I just don't think it should because then every fucking human would be trying to unlock psionic powers.


Or, realistically, 95% of them would avoid it outright because it grants forbidden talents that get you EXECUTED.

We should be trying to make the game less like Dune, not more like it :P

Quote from: Clearsighted on July 13, 2015, 04:35:03 PM

...But there's nothing about it to independently motivate or move plots, or create intrigue, conflict and interest.

There's noone making sids off a spice smuggling ring in Allanak, and no one is seriously concerned about people smoking spice in Allanak. Despite it being set up as a theme, and even culturally defining struggle. It could be a cockpit of RP, but right now, it's just a distraction.



I don't really post in the main GDB, but this thread caught my attention. What you're posting right here is false. As in, literally the opposite of what you're saying is not true, is actually true. Spice has a place in the game and is very much played around. It drives plots, solely on its own. Has support from players and staff. In its current form.

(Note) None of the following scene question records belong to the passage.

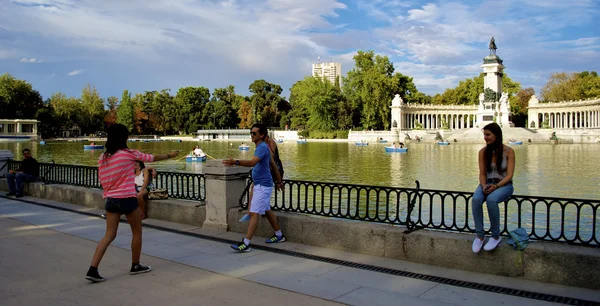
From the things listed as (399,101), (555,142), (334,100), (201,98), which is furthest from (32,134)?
(555,142)

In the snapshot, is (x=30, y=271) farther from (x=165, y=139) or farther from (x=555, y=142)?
(x=165, y=139)

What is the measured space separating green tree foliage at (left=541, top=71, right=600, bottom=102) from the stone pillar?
111114 mm

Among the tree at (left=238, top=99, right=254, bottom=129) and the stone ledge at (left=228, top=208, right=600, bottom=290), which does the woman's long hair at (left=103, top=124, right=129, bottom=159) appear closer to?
the stone ledge at (left=228, top=208, right=600, bottom=290)

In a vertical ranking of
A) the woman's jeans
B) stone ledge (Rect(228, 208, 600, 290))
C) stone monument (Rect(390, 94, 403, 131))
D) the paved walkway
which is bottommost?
the paved walkway

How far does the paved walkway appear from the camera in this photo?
19.0 feet

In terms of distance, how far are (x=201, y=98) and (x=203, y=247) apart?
→ 133479 millimetres

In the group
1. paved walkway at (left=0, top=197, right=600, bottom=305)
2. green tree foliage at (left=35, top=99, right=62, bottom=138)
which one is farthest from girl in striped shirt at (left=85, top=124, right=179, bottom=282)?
green tree foliage at (left=35, top=99, right=62, bottom=138)

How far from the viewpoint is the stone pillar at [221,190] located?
968cm

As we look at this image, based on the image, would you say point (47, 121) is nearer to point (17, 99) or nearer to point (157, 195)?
point (17, 99)

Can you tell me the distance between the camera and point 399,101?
10394 centimetres

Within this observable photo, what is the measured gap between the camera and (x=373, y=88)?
103812 mm

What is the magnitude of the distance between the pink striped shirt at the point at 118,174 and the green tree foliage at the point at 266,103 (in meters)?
117

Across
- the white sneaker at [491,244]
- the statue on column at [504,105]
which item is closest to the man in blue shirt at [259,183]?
the white sneaker at [491,244]

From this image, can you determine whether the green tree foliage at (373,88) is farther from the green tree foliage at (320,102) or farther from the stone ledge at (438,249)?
the stone ledge at (438,249)
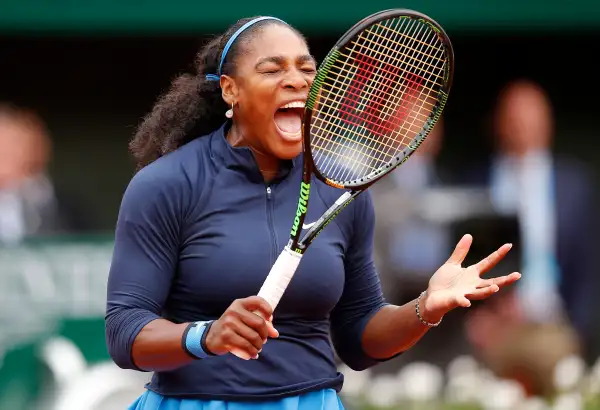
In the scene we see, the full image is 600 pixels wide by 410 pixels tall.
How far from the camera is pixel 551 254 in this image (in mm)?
6363

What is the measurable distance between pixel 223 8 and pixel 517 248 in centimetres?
208

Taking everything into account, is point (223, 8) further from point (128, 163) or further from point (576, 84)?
point (576, 84)

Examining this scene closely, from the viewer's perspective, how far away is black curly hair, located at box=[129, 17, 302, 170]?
315 cm

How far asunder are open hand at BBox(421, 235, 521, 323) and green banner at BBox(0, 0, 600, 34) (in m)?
3.94

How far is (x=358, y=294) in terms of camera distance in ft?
10.4

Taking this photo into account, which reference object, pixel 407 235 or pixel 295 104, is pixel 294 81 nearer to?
pixel 295 104

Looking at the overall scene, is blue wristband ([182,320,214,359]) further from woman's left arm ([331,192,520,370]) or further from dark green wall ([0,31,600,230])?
dark green wall ([0,31,600,230])

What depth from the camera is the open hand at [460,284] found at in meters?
2.83

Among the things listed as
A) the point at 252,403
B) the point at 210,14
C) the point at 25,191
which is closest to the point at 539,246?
the point at 210,14

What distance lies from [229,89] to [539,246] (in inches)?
142

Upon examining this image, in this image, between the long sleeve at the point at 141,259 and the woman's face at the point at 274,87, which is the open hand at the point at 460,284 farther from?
the long sleeve at the point at 141,259

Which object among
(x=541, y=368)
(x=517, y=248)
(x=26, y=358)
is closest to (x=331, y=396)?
(x=26, y=358)

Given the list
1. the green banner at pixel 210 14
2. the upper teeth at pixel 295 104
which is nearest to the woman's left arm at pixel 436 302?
the upper teeth at pixel 295 104

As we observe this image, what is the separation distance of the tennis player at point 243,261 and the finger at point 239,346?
0.09 meters
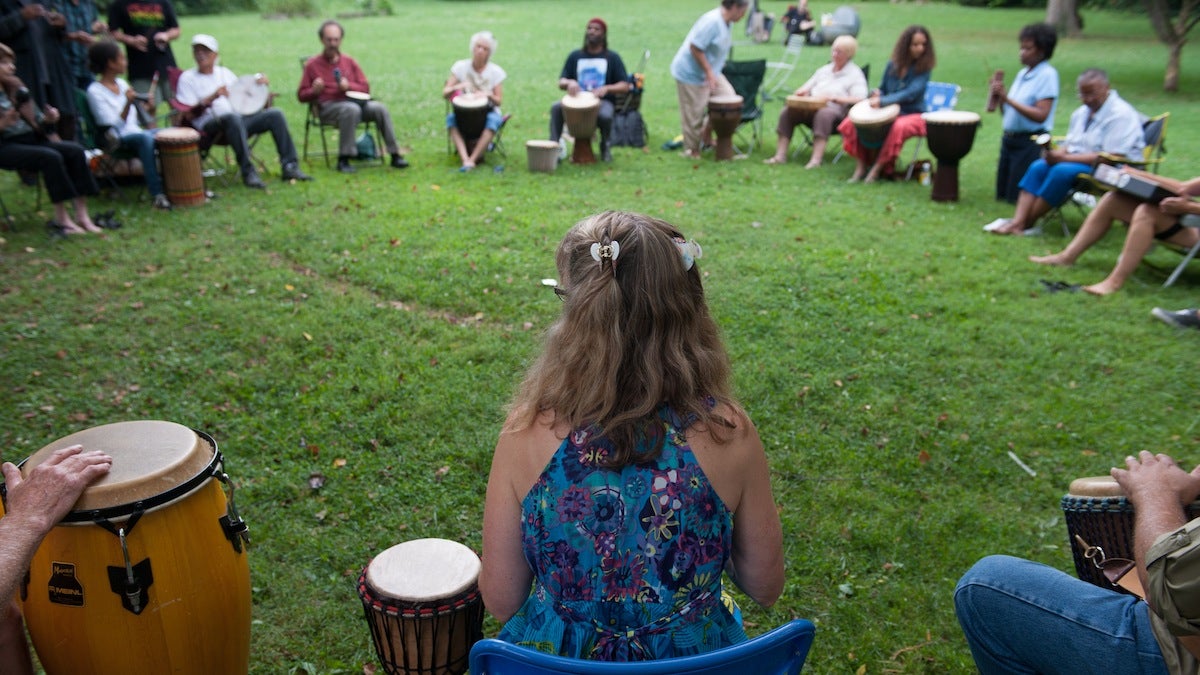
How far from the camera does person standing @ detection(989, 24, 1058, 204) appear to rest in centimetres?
791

That being said, I understand you want more people to use spice and thus become addicted. However, addiction is intentionally a negative side effect and proposing ideas to add benefits to it is very strange to me. It is akin to saying something along the lines of, "people don't fight as often, so we should give a benefit to being at the "bleeding heavily state". This will improve use of the combat code." Rooftops were added to the game and maybe people don't climb and explore as much. We could add a benefit to falling, so people try to climb more. Do you see the parallel I'm attempting to create here? There are benefits to things and there are consequences(negatives) to things.

I'd be curious to see how many coins in a RL month are given to Vennant for booze. Not like ale, which kinda staves off a tiny bit of thirst if you drink it here and there, but the stuff people are roleplaying getting drunk on. Players drink like that for the roleplaying experience (primarily) just as players who play characters who smoke spice casually (as in, they're not "buffing up" with it) do so for the roleplaying experience. They may even role play being addicted, when they're not codedly addicted to it. Again, for the role playing experience eschewed by code and not for a benefit granted to their character.

There are characters all over the game world interacting with, addicted to and becoming addicted to spice that are logged in every day right now. I can't speak to which the trend you play your characters, so I don't know how often you're exposed to these other characters, but I can say it is prevalent in certain areas of the game.

Also, to address giving characters coded benefits to addiction: I think it is a bad idea. Addiction is a negative consequence of abuse (not casual use) leading to unspeakable loss and death. People recover from addiction, they don't seek it out.